Central to dissecting the common mechanisms of translational regulation by specialised ribosomes, and something currently missing for most specialised ribosomes, is an understanding of the structural impact of specialisation on translation regulation. This will be addressed in the structure of specialised ribosomes WP, which, combined with the evolutionary analyses and the translational output, will allow us to unravel the molecular mechanisms of ribosome specialisation.Our established structural approach to characterise specialised ribosomes involves: 1) Purifying candidate ribosomes and determining their protein composition, including the identity and stoichiometry of protein subunits that confer specialisation, by quantitative MS (e.g. TMT-MS). And 2) Characterising their structure by cryo-EM, to provide insight into the structural differences that drive specialisation. This workflow has allowed us to unravel composition and structural differences in ribosomal paralogs between Drosophila ribosomes isolated from testes and ovaries, and we will use it during the sLoLa to gain structural information on the specialised ribosomes we will purify. To obtain further information on regions of the ribosome that have been historically challenging, we will adapt structural MS approaches for the study of ribosomes, including native MS, which allows unravelling the stoichiometry and composition of specialised ribosomes, and cross-linking MS, which allows probing for structural/dynamical changes in the ribosome.

Objective 4

Transformative technologies:

 

Develop novel biophysical tools to probe ribosome specialisation.  

Transformative technologies:
The aim of this WP is to develop a range of new biophysical tools to probe ribosome specialisation. For example, we will develop novel tools to enhance the functional analysis of ribosomal complexes and to complement and enrich the structural characterisation delivered by WP3. 

One of the challenges in dissecting specialised ribosomes is small sample size, given their

tissue/developmental time-point specific formation. We will develop a solid-state nanopore platform to tackle this limitation by enabling ribosome analysis with single entity resolution (Raveendran et al, ACS Sensors, 2020).

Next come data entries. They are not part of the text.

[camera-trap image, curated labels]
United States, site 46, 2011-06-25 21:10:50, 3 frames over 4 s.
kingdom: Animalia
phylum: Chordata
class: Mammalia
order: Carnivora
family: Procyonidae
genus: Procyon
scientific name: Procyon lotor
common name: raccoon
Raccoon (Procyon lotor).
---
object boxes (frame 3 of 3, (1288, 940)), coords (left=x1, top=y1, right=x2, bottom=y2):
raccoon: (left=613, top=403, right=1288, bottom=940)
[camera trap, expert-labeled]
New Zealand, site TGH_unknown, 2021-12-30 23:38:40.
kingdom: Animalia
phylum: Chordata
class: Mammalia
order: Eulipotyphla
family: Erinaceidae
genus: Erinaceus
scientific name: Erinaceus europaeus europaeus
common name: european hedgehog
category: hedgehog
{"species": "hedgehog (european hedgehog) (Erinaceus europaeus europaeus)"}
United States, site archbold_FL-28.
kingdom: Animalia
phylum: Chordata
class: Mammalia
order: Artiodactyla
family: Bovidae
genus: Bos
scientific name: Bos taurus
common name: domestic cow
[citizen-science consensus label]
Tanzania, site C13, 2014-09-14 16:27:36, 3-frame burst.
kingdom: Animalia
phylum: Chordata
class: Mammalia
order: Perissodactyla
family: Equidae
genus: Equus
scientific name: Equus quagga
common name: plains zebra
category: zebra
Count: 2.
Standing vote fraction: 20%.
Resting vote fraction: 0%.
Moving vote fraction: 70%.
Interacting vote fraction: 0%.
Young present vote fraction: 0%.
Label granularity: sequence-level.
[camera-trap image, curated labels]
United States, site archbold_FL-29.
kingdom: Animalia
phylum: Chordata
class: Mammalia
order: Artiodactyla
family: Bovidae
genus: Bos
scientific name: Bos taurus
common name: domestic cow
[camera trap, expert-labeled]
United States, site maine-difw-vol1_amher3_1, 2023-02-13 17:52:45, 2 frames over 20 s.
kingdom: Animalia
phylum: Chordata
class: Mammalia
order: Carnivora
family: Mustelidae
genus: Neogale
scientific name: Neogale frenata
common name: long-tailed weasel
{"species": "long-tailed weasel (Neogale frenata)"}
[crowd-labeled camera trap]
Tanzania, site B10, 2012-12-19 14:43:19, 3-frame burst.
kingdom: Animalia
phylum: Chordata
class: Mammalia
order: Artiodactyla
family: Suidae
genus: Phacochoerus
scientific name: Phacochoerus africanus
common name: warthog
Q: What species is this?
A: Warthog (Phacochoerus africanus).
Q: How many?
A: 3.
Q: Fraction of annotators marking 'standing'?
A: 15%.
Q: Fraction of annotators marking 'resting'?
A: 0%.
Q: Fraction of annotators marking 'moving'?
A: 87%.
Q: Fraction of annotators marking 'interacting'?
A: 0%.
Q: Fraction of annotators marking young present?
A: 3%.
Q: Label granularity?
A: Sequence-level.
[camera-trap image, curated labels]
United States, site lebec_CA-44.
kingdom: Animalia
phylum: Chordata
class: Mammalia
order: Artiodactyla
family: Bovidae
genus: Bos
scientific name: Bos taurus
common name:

To test the ability of specialised ribosomes from one species to regulate translation in another, we will develop a nanoinjection platform based on nanopipettes to introduce ribosomes into naïve cells to investigate any translation reprogramming using state-of-the-art single cell proteomics approaches.

Finally, we will generate a database platform which integrate the data types for specialised ribosomes in different species across all WPs. The database will be made freely available to the scientific community to maximise the impact of our results.